*** Data shown ***

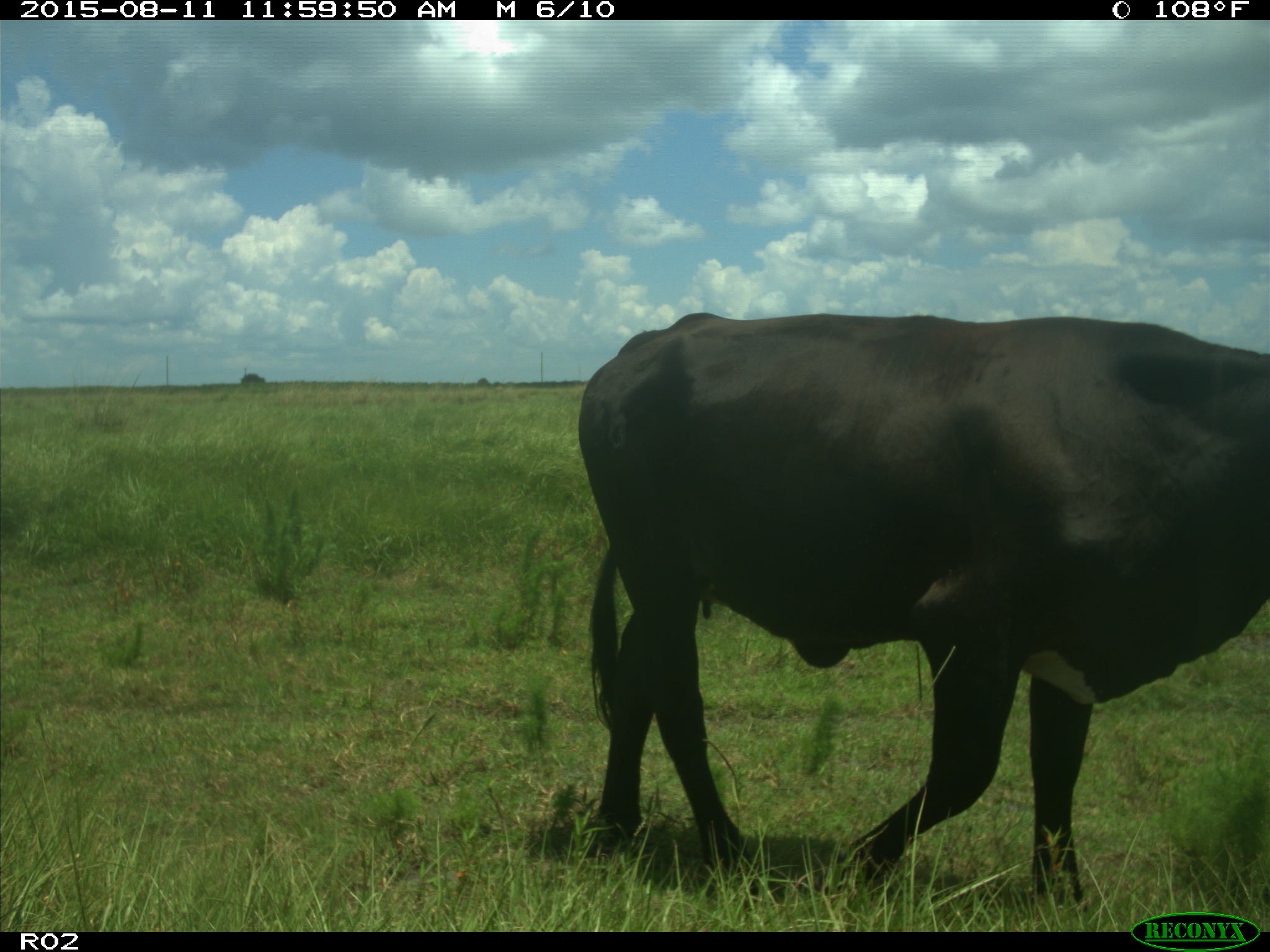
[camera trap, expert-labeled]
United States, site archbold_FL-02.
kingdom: Animalia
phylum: Chordata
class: Mammalia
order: Artiodactyla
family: Bovidae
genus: Bos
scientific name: Bos taurus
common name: domestic cow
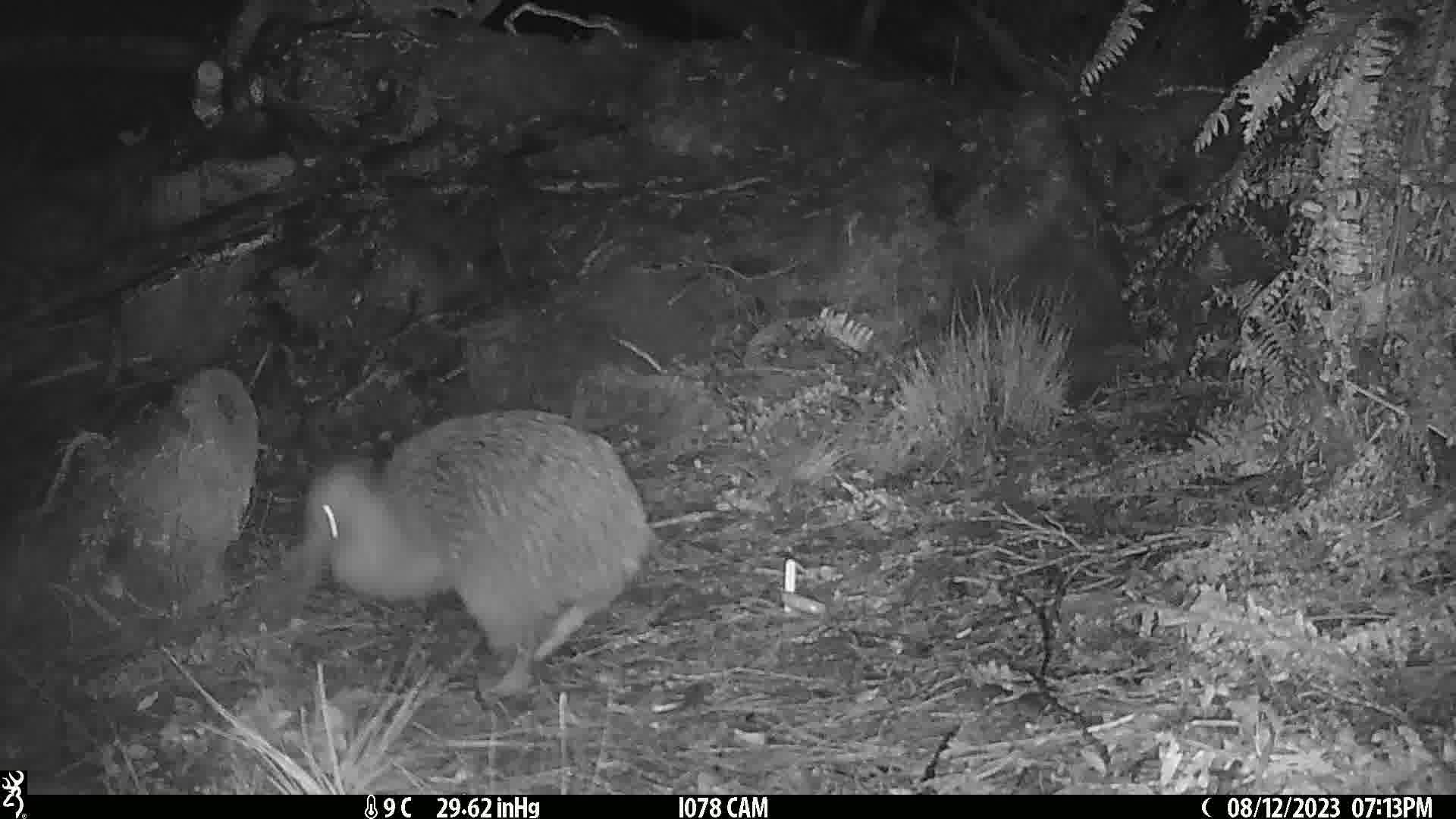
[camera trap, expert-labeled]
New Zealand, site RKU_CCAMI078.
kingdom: Animalia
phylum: Chordata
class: Aves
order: Apterygiformes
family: Apterygidae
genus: Apteryx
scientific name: Apteryx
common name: kiwi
Kiwi (Apteryx).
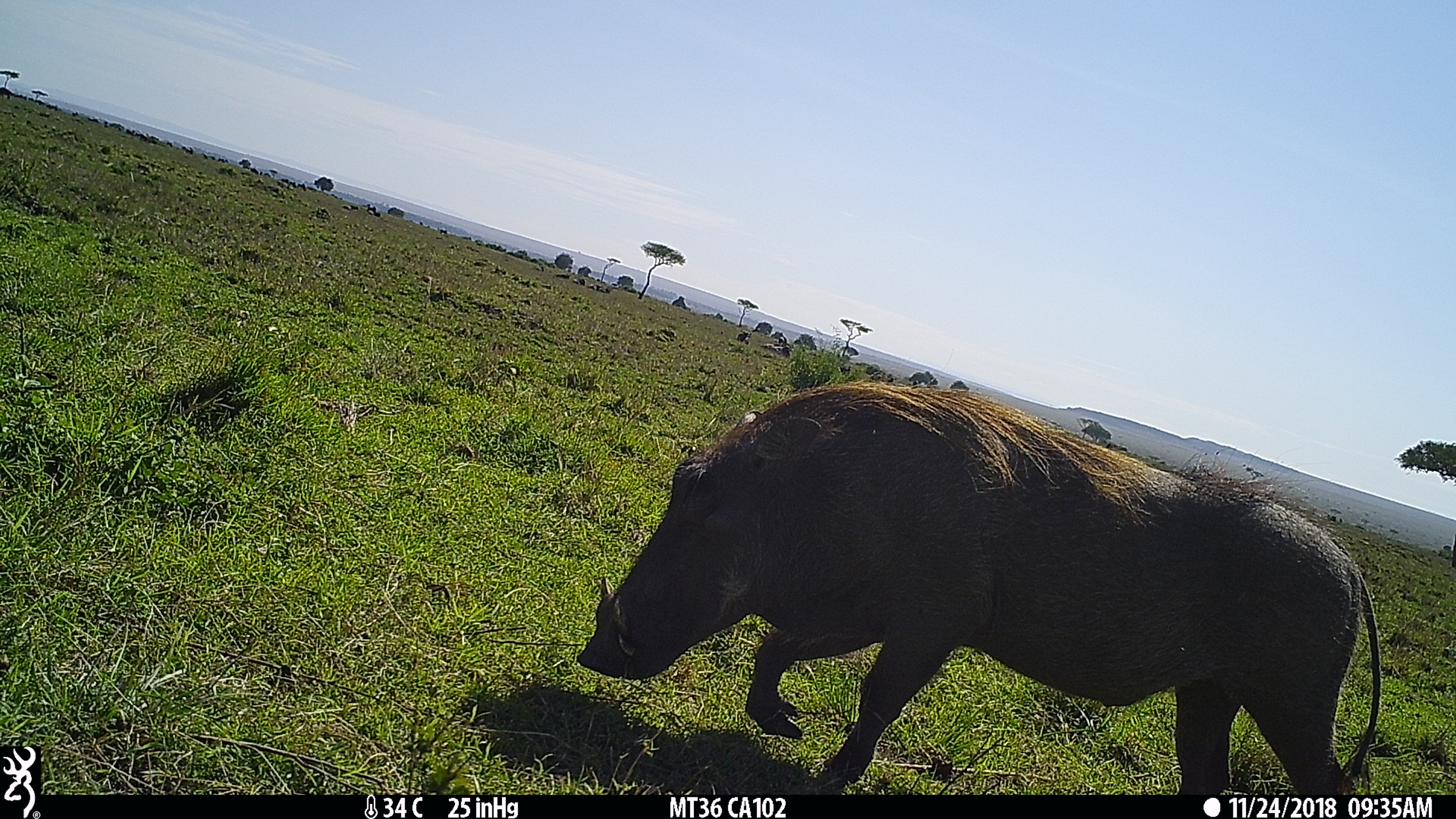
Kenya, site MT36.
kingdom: Animalia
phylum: Chordata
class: Mammalia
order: Artiodactyla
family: Suidae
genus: Phacochoerus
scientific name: Phacochoerus africanus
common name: common warthog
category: warthog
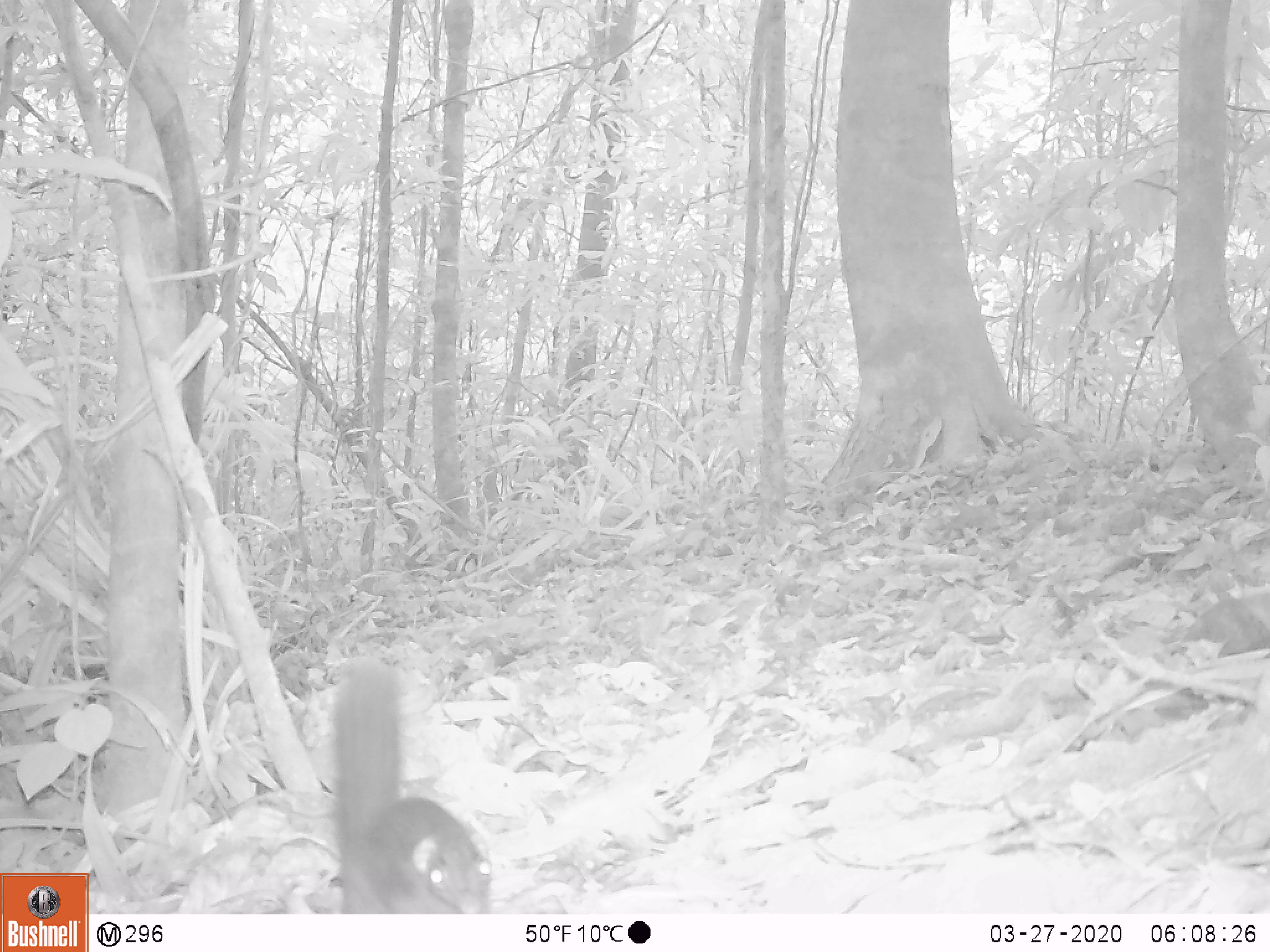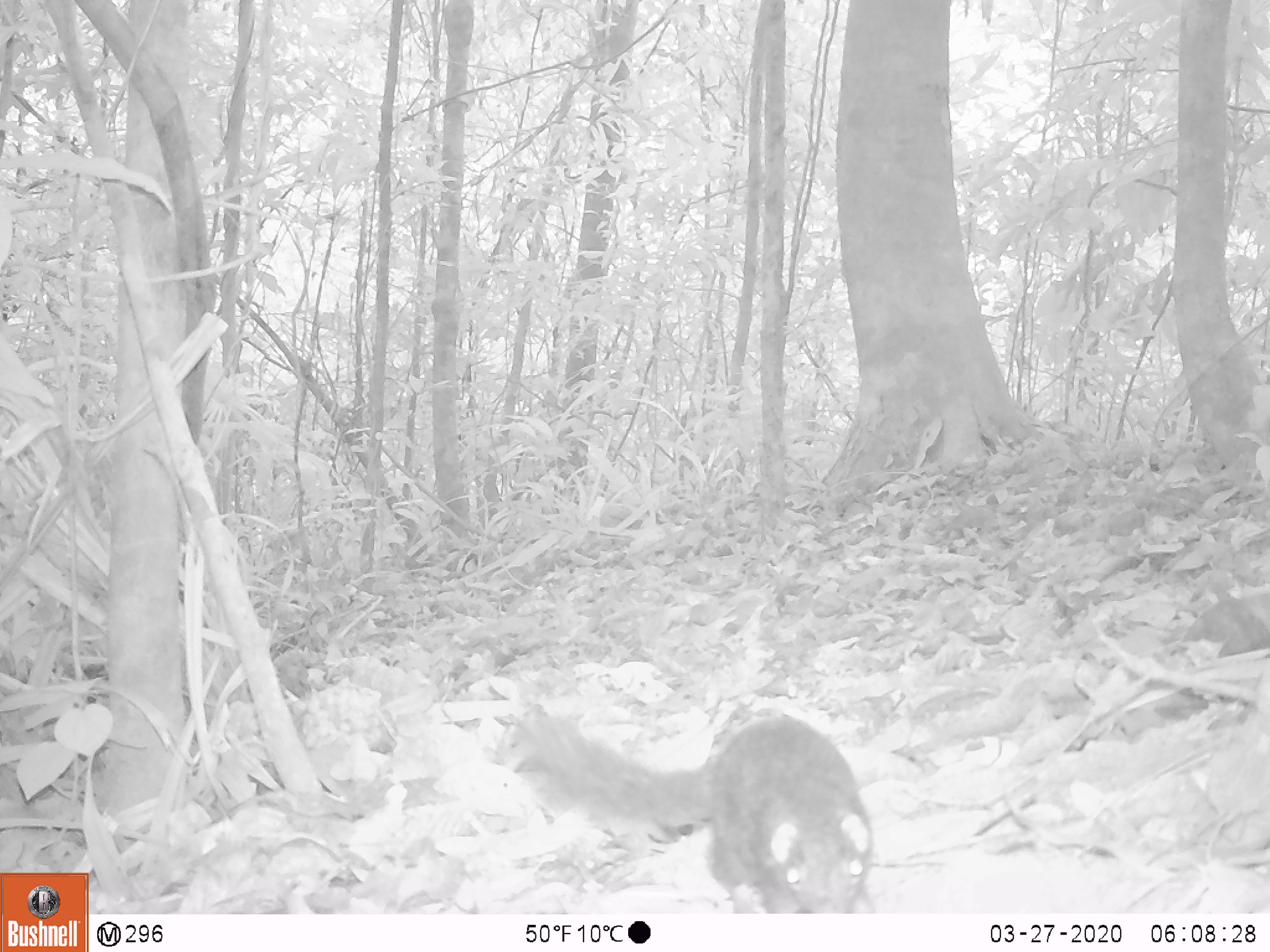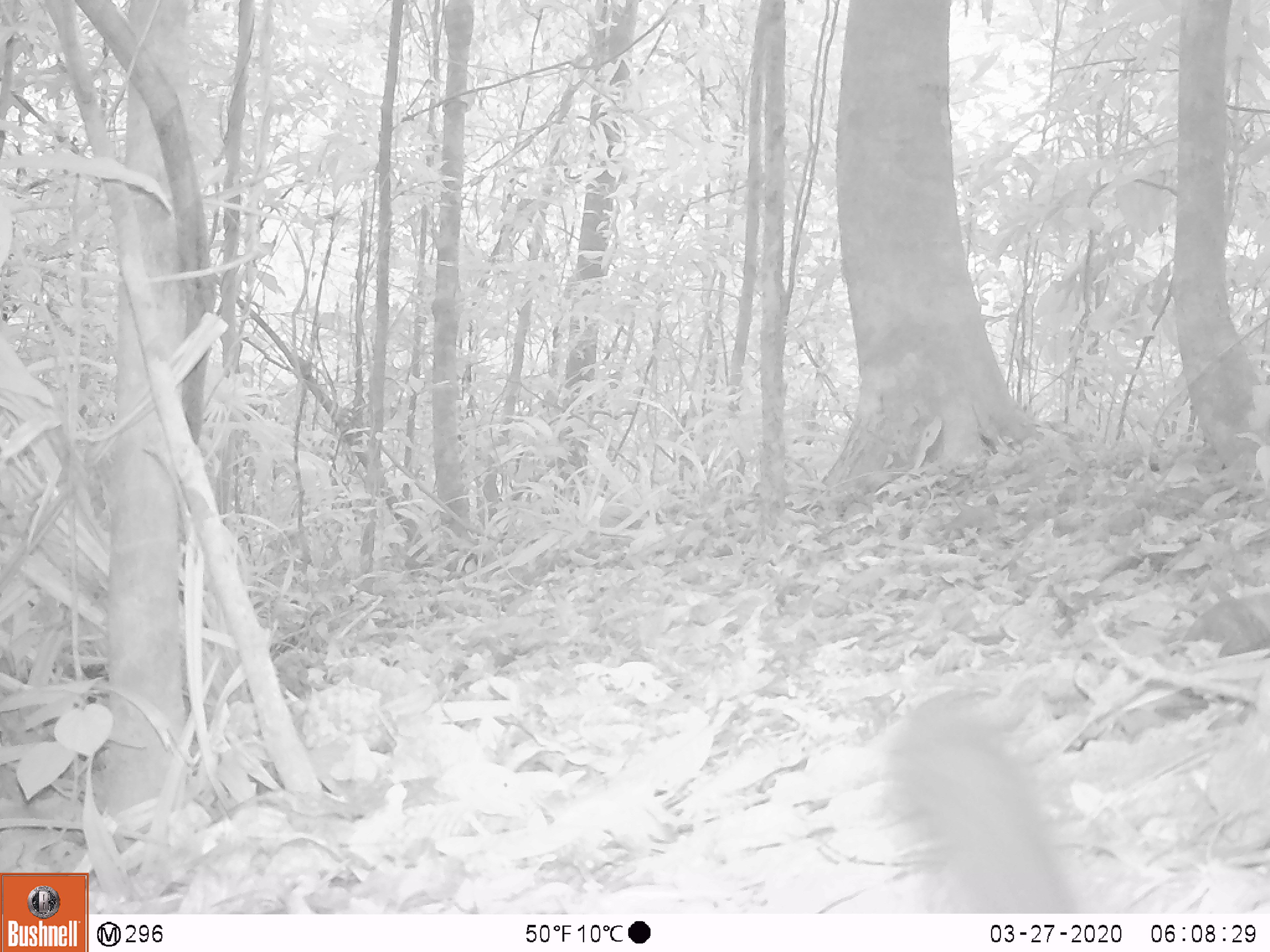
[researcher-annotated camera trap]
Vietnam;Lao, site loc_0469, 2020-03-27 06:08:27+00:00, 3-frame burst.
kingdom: Animalia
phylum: Chordata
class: Mammalia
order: Scandentia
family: Tupaiidae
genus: Tupaia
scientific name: Tupaia belangeri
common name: northern treeshrew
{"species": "northern treeshrew (Tupaia belangeri)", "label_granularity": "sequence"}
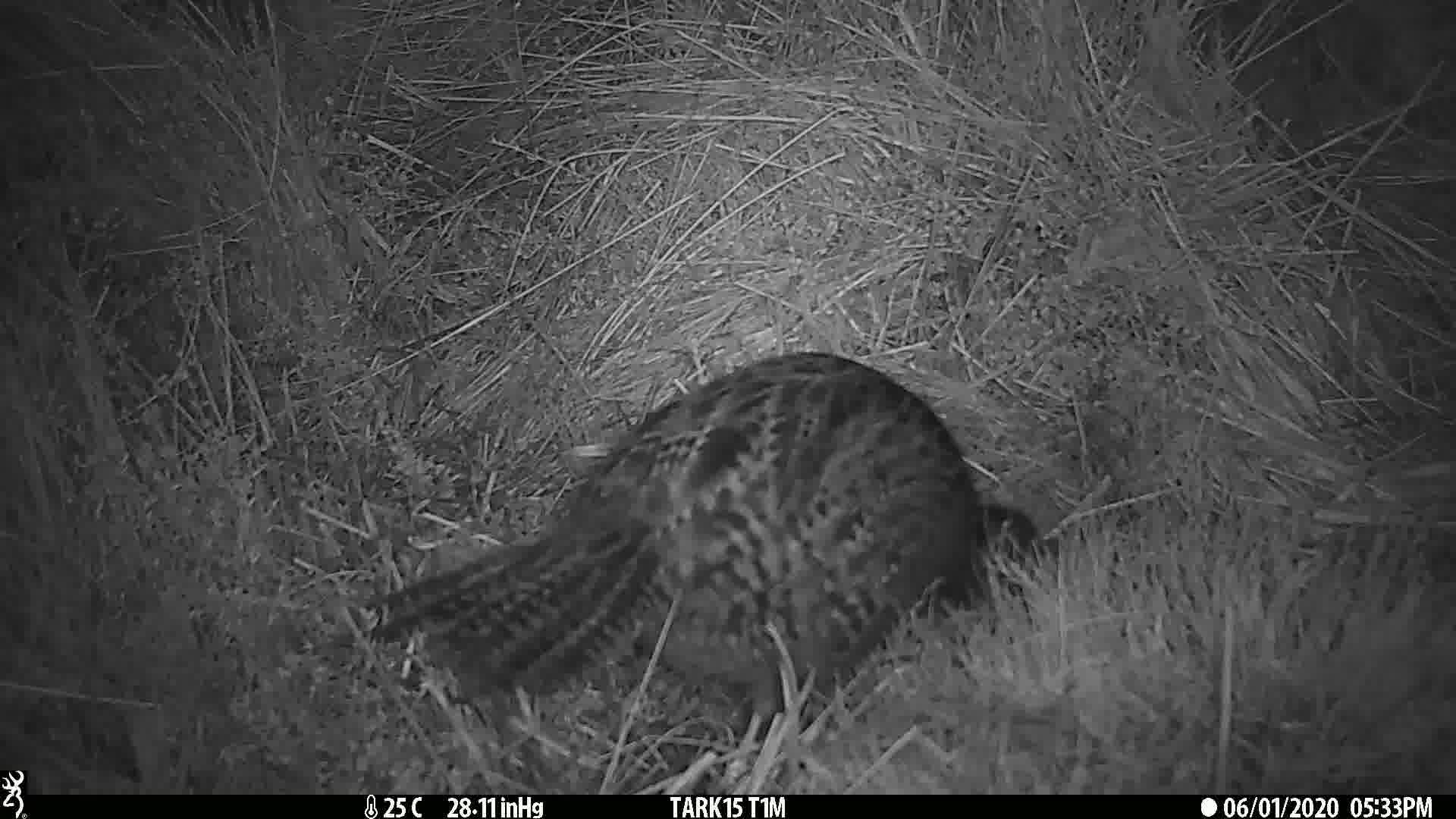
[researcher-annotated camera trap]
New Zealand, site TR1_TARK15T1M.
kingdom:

*** End of Data shown ***

Problem to work on - Set down the records again verbatim, with no pictures.

Written response -
[camera trap, expert-labeled]
United States, site archbold_FL-02.
kingdom: Animalia
phylum: Chordata
class: Mammalia
order: Artiodactyla
family: Bovidae
genus: Bos
scientific name: Bos taurus
common name: domestic cow
[camera trap, expert-labeled]
New Zealand, site RKU_CCAMI078.
kingdom: Animalia
phylum: Chordata
class: Aves
order: Apterygiformes
family: Apterygidae
genus: Apteryx
scientific name: Apteryx
common name: kiwi
Kiwi (Apteryx).
Kenya, site MT36.
kingdom: Animalia
phylum: Chordata
class: Mammalia
order: Artiodactyla
family: Suidae
genus: Phacochoerus
scientific name: Phacochoerus africanus
common name: common warthog
category: warthog
[researcher-annotated camera trap]
Vietnam;Lao, site loc_0469, 2020-03-27 06:08:27+00:00, 3-frame burst.
kingdom: Animalia
phylum: Chordata
class: Mammalia
order: Scandentia
family: Tupaiidae
genus: Tupaia
scientific name: Tupaia belangeri
common name: northern treeshrew
{"species": "northern treeshrew (Tupaia belangeri)", "label_granularity": "sequence"}
[researcher-annotated camera trap]
New Zealand, site TR1_TARK15T1M.
kingdom:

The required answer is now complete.